The mountain resort industry lost another pioneer with the death of John Fry on Jan. 24, two days after his 90th birthday. Fry devoted much of his life to ski journalism, serving on the staffs of SKI LIFE, SKI, Snow Country, Skiing Heritage (now Skiing History), and SAM magazine. Fry edited America’s Ski Book (1973); co-authored, with Phil and Steve Mahre, their autobiography No Hill Too Fast (1985); and authored the award-winning The Story of Modern Skiing (2006).Fry was a U.S. Ski and Snowboard Hall of Fame inductee in 1995. He also founded the national recreational race program, NASTAR, in 1969.

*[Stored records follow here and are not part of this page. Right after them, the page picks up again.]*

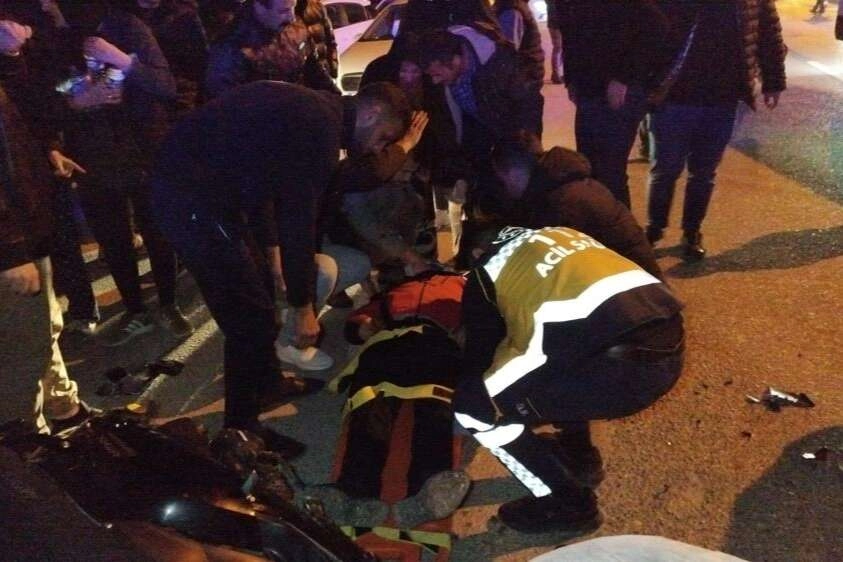 İki motosiklet kafa kafaya çarpıştı: 2 yaralı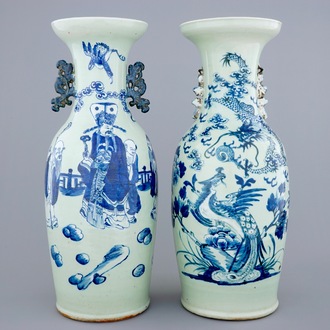 Deux vases en porcelaine de Chine à décor bleu et blanc sur fond céladon, 19ème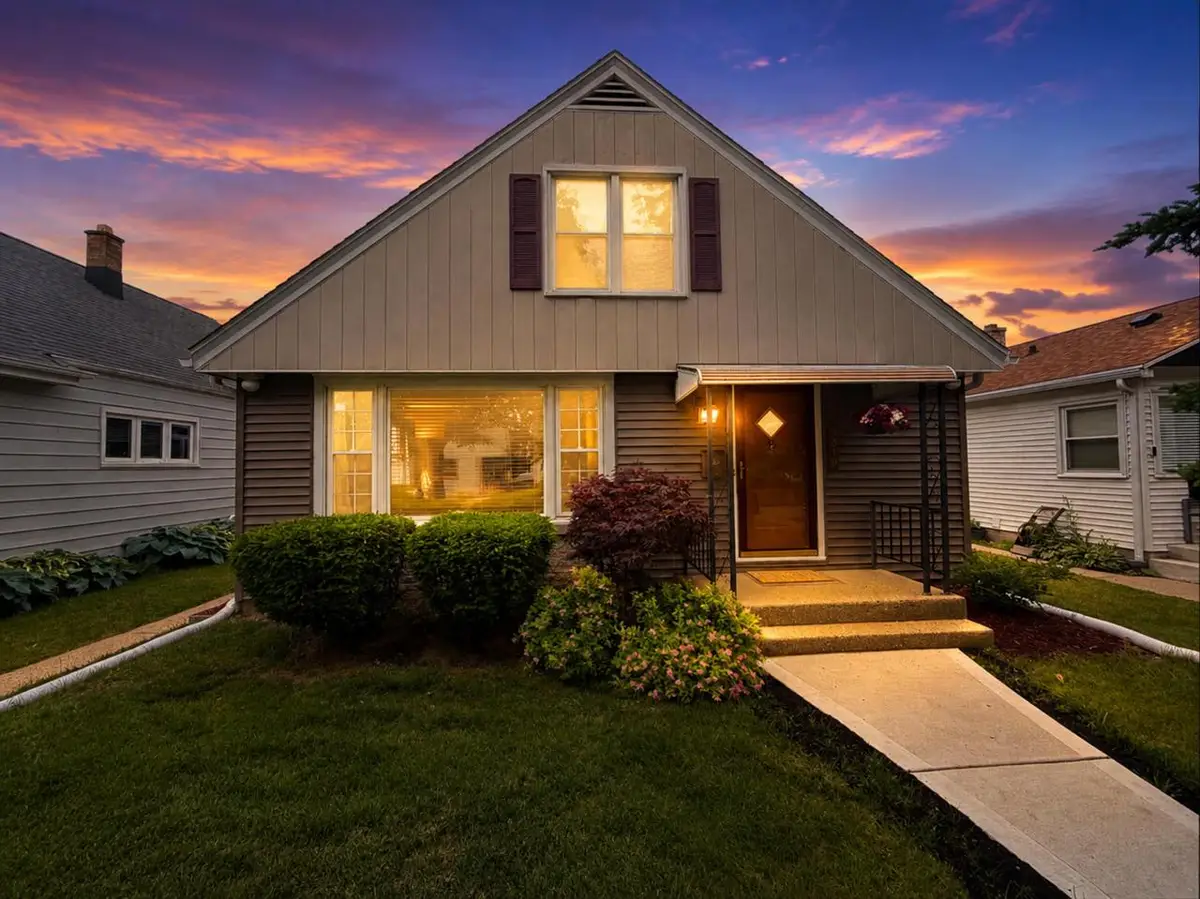 3819 N 81st STREET, Milwaukee, WI 53222 - #1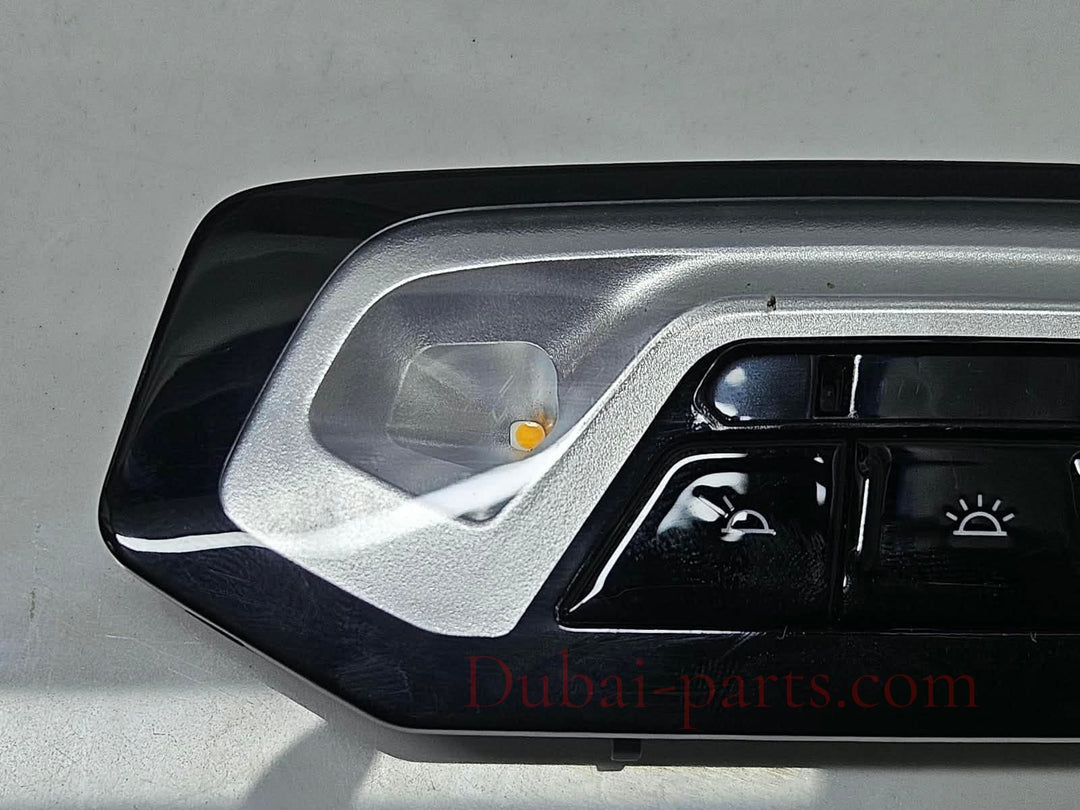7910813-2019-2024 BMW X1 G26 Interior Dome Roof Light OEM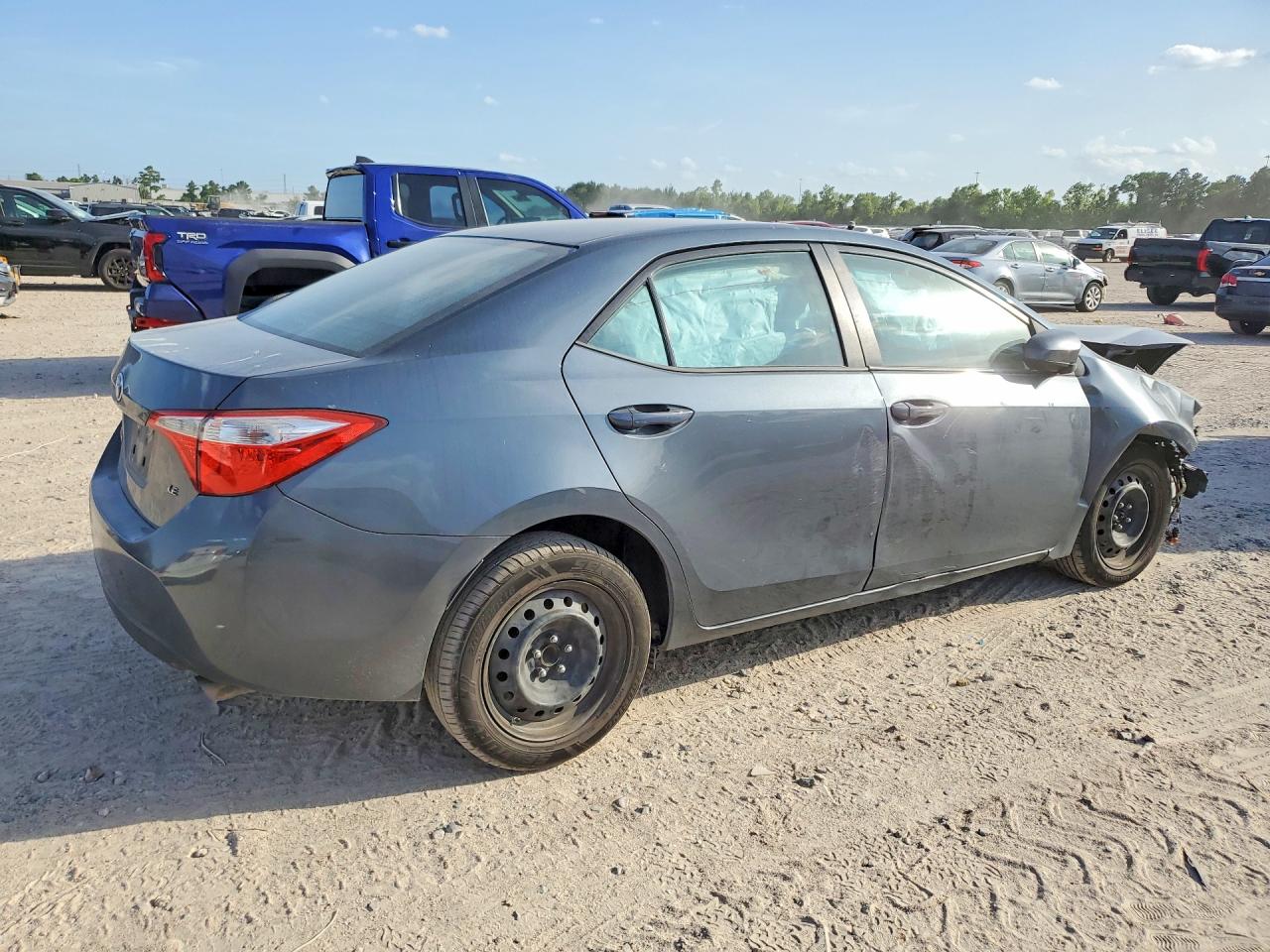 2014 Toyota Corolla Le Blue vin: 2T1BURHE5EC168750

Founder of Bristol Mountain, N.Y., Lawrence “Larry” Demarse, died Jan. 3 at age 82. He was a businessman, entrepreneur, and engineer who opened Bristol Mountain in 1964. He had partnered with Ron Ratnik and was backed by investor Fred Sarkis to design, build, and open the resort.
Longtime ropeway engineer Charles F. Dwyer died Jan. 9. He was 98. Dwyer was a Registered Professional Engineer and passenger ropeway specialist from 1946 to 1987, working in the ski industry and then for the U.S. Forest Service. He served as technical advisor to The Colorado Passenger Tramway Safety Board, and was a member of the ANSI B77.1 Committee.
Jeff Shiffrin, father of Olympic gold medalist Mikaela Shiffrin, died unexpectedly on Feb. 2 at his home in Edwards, Colo. He was 65. A former Dartmouth College ski racer, Shiffrin enjoyed a successful career in anesthesiology.
Dave Goode, 64, founder and president of GOODE Skis, died in January.